━━━━━ SOURCE
IBLStreams MOA Extension
![]() |
Ammar Shaker, Eyke Hüllermeier, and Jürgen Beringer. Knowledge Engineering & Bioinformatics (KEBI) Department of Mathematics and Computer Science Philipps-Universität Marburg |
Abstract
IBLStreams is an instance-based learning algorithm for classification and regression on data streams. The method is able to handle large streams with low requirements in terms of memory and computational power. Moreover, it disposes of mechanisms for adapting to concept drift and concept shift. The implementation of IBLStreams is supposed to be used as an extension to the MOA (Massive Online Analysis) framework for data stream mining. Thus, prior to using the IBLStreams software, you need to install MOA, which can be downloaded directly from this link. Both MOA and its extensions are implemented in JAVA.
Documentation
Prediction Strategies
In instance-based learning, a prediction for the query instance is obtained by combining, in one way or the other, the outputs of the neighbors of this instance in the training data. The type of aggregation depends on the type of problem to be solved. We offer four different prediction schemes, namely the WeightedMode for classification, the WeightedMedian for ordinal classification, and the WeightedMean and LocalLinearRegression for regression problems.
Classification
Regression
Adaptation Strategies
IBLStreams offers two possibilities to adapt the size of the neighborhood, which has an important influence on the performance of an instance-based learner. Still, in case you don't want to allow the learner to adapt, the AdaptationStrategy parameter can be set to none by using the option "-a none". The two adaptation strategies are:
Adapting k
- InitialKValue: The initial value for k. The
default value is 16, while we recommend to set k equal to 4 times the
number of attributes.
- MinKValue: The smallest allowed value for k. The
default value is 4, while we recommend 2 times the number of
attributes.
- MaxKValue: The largest allowed value for k. The
default value is 40, while we recommend 10 times the number of
attributes.
Please note that setting both MinKValue and MaxKValue is meaningless unless AdaptK is used as an adaptation strategy.
- UseDefaultK: Activation of this flag by using the
"-g" option in the command line or enabling the corresponding checkbox
in the GUI means that the initial value for k is set to 4*(num.
dimensions); setting this flag overrides the InitialKValue
parameter.
Adapting the kernel width
The second strategy controls the size of the neighborhood indirectly via the weighting function or, more specifically, the corresponding kernel width. Using this adaptation strategy only makes sense in combination with the Gaussian or the exponential kernel. To activate this adaptation strategy, use the option "-a AdaptSigma", i.e., AdaptSigma for the AdaptationStrategy parameter. Like in the case of AdaptK, the algorithm will then continuously check whether increasing or decreasing the kernel width sigma (by a certain percentage) appears to be beneficial. The following parameters are related to the kernel width:- InitialSigma: The initial value of sigma. The
default value is 0.5. Usage "-q 0.6".
━━━━━━━━━━
- _WHAT YOU WILL DO_
a. Answer these questions from the IBLStreams page, one line each:
(i) What framework must be installed before the IBLStreams software can be used?
(ii) What is the default value of MaxKValue?
(iii) Which command-line option activates the strategy that adapts the kernel width?
b. Retype the IBLStreams page from "- MaxKValue: The" to "set to 4*(num." without any changes.
━━━━━ GIVEN RECORDS
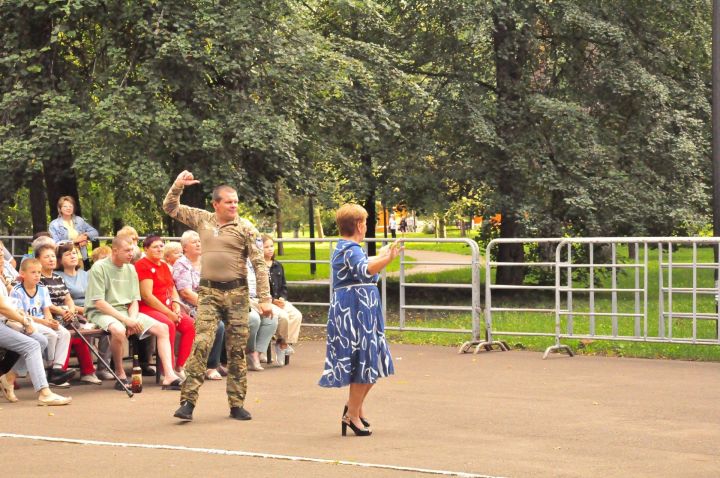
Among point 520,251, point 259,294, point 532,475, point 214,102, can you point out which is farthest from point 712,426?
point 520,251

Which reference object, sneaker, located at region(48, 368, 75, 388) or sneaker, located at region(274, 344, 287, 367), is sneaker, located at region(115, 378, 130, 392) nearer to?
sneaker, located at region(48, 368, 75, 388)

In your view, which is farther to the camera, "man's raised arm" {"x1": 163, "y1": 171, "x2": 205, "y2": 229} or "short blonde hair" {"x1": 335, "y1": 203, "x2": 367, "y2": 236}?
"man's raised arm" {"x1": 163, "y1": 171, "x2": 205, "y2": 229}

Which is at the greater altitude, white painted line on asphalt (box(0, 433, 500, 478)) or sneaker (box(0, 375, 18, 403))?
sneaker (box(0, 375, 18, 403))

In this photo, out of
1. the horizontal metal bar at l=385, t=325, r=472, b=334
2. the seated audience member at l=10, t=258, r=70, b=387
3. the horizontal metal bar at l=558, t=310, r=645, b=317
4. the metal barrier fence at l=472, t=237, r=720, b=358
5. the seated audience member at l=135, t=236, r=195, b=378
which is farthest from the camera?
the horizontal metal bar at l=385, t=325, r=472, b=334

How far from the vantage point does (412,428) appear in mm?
9570

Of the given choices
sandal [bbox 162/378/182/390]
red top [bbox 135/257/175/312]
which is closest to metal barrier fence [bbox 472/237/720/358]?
red top [bbox 135/257/175/312]

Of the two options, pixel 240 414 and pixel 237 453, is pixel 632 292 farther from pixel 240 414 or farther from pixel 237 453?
pixel 237 453

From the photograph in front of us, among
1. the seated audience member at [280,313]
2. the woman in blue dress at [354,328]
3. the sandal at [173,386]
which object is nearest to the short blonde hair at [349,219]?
the woman in blue dress at [354,328]

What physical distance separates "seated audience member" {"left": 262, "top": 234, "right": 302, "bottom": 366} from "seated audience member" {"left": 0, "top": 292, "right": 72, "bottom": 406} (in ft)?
10.9

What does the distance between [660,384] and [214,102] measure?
10201 mm

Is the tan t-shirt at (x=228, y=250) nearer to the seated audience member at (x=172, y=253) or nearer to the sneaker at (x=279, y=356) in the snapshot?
the seated audience member at (x=172, y=253)

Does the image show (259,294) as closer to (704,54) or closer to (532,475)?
(532,475)

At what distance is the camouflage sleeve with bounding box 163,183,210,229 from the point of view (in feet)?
34.0

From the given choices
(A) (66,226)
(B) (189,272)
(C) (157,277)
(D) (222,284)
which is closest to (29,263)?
(C) (157,277)
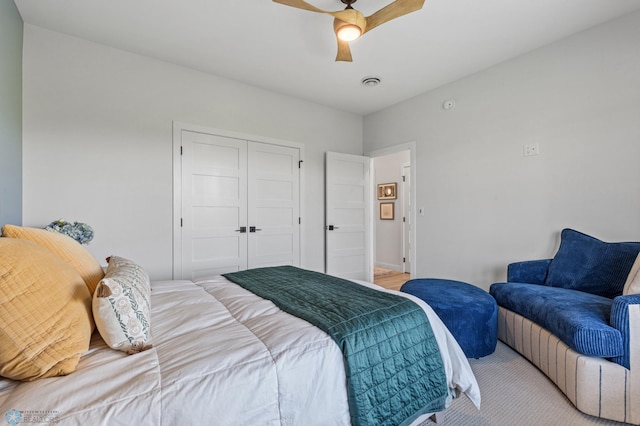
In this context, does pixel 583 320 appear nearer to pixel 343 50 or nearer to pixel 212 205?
pixel 343 50

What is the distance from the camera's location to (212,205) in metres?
3.40

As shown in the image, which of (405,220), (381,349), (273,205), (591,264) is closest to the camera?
(381,349)

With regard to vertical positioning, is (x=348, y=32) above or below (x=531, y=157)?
above

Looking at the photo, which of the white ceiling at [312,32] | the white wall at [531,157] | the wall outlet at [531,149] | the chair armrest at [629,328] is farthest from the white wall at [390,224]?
Result: the chair armrest at [629,328]

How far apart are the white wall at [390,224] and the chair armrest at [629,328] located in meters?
4.24

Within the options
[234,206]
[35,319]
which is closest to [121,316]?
[35,319]

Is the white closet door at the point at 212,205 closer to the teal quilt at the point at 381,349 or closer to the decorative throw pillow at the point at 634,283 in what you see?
the teal quilt at the point at 381,349

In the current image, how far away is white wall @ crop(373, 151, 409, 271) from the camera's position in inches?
234

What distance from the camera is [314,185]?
13.9ft

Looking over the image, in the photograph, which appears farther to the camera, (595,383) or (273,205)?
(273,205)

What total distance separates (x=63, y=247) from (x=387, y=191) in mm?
5507

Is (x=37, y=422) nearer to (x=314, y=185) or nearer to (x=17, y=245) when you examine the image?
(x=17, y=245)

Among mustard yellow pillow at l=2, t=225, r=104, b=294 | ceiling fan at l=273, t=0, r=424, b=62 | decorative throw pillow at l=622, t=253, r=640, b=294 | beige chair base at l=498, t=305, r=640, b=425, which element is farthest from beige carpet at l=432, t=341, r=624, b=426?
ceiling fan at l=273, t=0, r=424, b=62

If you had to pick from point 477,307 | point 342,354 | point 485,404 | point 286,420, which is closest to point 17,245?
point 286,420
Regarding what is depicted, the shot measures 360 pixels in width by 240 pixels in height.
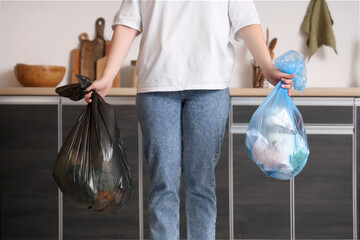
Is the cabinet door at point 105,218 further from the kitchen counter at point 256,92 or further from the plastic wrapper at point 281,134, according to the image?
the plastic wrapper at point 281,134

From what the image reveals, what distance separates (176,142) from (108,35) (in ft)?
5.40

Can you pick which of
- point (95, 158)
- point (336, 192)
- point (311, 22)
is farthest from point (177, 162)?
point (311, 22)

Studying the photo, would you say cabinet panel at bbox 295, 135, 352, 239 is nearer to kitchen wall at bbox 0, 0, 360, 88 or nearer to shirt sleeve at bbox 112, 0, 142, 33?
kitchen wall at bbox 0, 0, 360, 88

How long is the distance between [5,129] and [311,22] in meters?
1.88

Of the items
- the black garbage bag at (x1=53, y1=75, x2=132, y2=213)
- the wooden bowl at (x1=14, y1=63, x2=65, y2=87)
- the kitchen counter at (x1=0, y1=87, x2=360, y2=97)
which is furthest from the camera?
the wooden bowl at (x1=14, y1=63, x2=65, y2=87)

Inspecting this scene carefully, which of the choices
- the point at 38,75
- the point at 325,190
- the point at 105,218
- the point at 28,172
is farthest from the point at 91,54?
the point at 325,190

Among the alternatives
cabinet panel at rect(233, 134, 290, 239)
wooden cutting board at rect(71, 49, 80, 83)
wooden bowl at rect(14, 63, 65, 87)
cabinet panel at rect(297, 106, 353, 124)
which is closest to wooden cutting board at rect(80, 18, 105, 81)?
wooden cutting board at rect(71, 49, 80, 83)

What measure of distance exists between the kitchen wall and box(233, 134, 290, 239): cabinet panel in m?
0.69

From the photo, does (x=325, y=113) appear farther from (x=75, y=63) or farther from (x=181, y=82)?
(x=75, y=63)

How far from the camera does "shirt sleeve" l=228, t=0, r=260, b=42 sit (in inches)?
59.7

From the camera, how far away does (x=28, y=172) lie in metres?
2.51

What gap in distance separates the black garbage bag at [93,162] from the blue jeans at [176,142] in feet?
0.34

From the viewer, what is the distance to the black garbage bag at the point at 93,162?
1403 millimetres

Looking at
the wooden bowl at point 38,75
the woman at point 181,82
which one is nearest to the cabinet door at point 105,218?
the wooden bowl at point 38,75
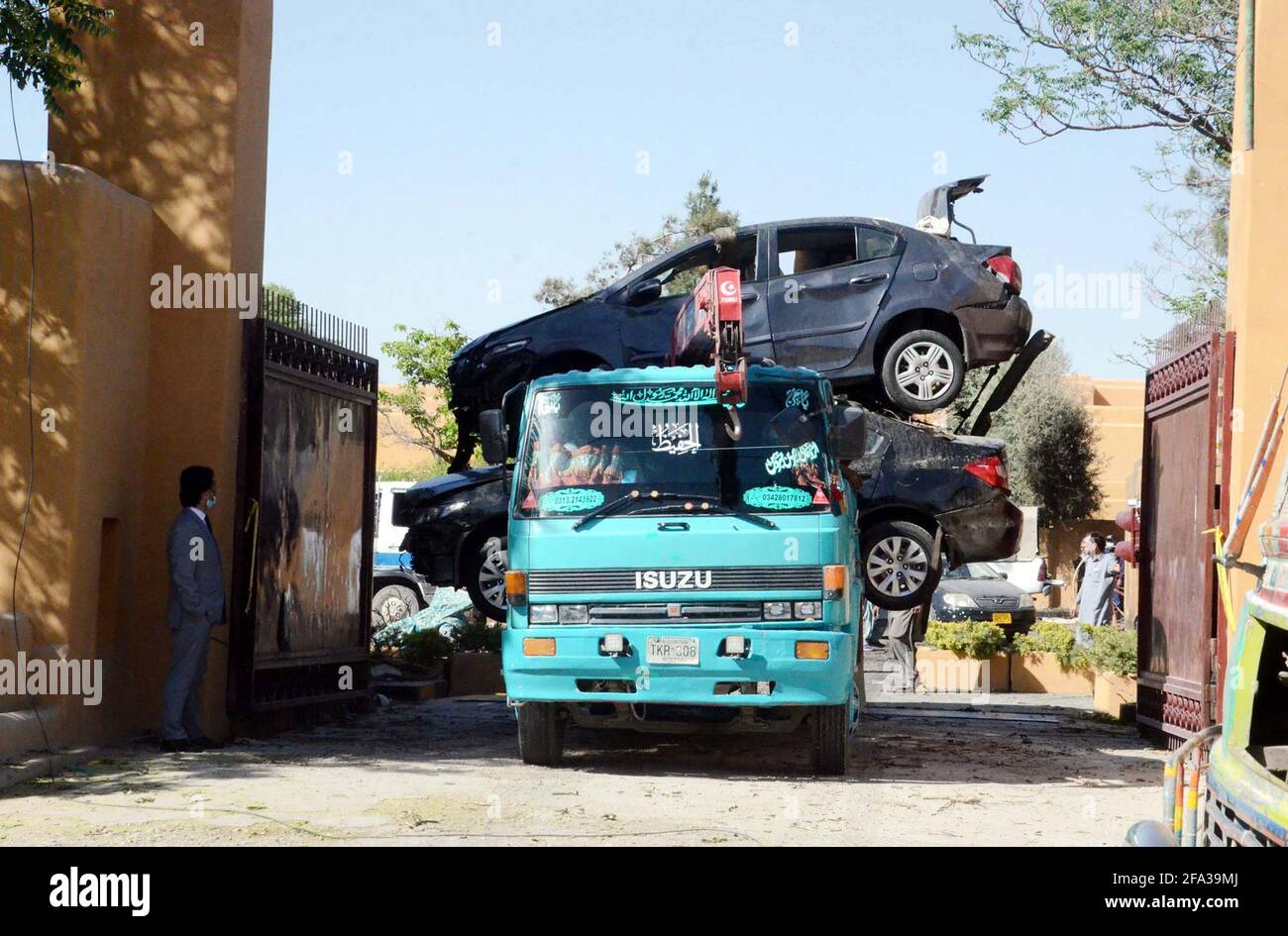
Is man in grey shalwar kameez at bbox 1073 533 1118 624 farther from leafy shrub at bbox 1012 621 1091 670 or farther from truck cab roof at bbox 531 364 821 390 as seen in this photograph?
truck cab roof at bbox 531 364 821 390

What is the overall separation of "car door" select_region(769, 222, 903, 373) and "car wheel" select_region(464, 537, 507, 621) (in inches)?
140

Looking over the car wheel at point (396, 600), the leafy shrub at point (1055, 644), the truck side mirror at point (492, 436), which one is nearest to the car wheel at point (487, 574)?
the truck side mirror at point (492, 436)

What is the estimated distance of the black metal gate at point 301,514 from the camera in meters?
12.1

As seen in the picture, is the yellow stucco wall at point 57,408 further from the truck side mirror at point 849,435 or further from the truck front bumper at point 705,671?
the truck side mirror at point 849,435

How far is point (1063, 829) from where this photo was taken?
8359 millimetres

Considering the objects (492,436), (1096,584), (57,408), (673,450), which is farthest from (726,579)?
(1096,584)

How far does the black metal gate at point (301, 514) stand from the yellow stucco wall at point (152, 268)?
19 cm

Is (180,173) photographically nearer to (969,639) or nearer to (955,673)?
(969,639)

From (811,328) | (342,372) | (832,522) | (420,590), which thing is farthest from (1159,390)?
(420,590)

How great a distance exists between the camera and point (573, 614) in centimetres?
1000

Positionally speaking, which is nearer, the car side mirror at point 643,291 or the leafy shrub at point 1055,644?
the car side mirror at point 643,291

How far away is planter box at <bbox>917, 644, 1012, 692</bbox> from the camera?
19.0m
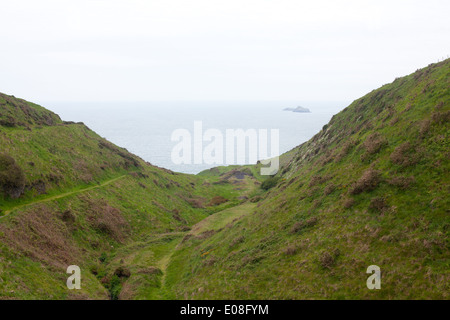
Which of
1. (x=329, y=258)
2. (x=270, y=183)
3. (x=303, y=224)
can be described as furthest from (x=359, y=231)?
(x=270, y=183)

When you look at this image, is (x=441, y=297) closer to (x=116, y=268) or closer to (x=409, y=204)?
(x=409, y=204)

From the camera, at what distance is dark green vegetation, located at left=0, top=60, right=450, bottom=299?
683 inches

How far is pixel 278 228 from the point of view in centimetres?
2741

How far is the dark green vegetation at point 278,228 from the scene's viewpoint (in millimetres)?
17344

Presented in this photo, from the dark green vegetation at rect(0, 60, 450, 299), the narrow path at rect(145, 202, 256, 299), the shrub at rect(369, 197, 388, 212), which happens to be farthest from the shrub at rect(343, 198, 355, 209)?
the narrow path at rect(145, 202, 256, 299)

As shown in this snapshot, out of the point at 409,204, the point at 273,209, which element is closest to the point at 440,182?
the point at 409,204

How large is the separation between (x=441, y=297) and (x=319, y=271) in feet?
22.8

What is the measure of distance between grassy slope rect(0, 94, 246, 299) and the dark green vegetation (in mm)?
209

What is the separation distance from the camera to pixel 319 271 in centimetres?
1872

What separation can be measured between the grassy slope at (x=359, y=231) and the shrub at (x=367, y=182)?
0.08 m

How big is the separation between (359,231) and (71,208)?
39.0 m

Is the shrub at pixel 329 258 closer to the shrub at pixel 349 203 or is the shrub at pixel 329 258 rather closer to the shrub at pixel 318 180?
the shrub at pixel 349 203

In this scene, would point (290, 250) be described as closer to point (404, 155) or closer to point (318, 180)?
point (318, 180)

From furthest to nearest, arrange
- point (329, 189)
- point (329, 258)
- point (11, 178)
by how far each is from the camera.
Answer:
━━━━━━━━━━
- _RESULTS OF THE EXERCISE_
a.
(i) MOA (Massive Online Analysis)
(ii) 40
(iii) "-a AdaptSigma"

b.
- MaxKValue: The largest allowed value for k. The
default value is 40, while we recommend 10 times the number of
attributes.
Please note that setting both MinKValue and MaxKValue is meaningless unless AdaptK is used as an adaptation strategy.
- UseDefaultK: Activation of this flag by using the
"-g" option in the command line or enabling the corresponding checkbox
in the GUI means that the initial value for k is set to 4*(num.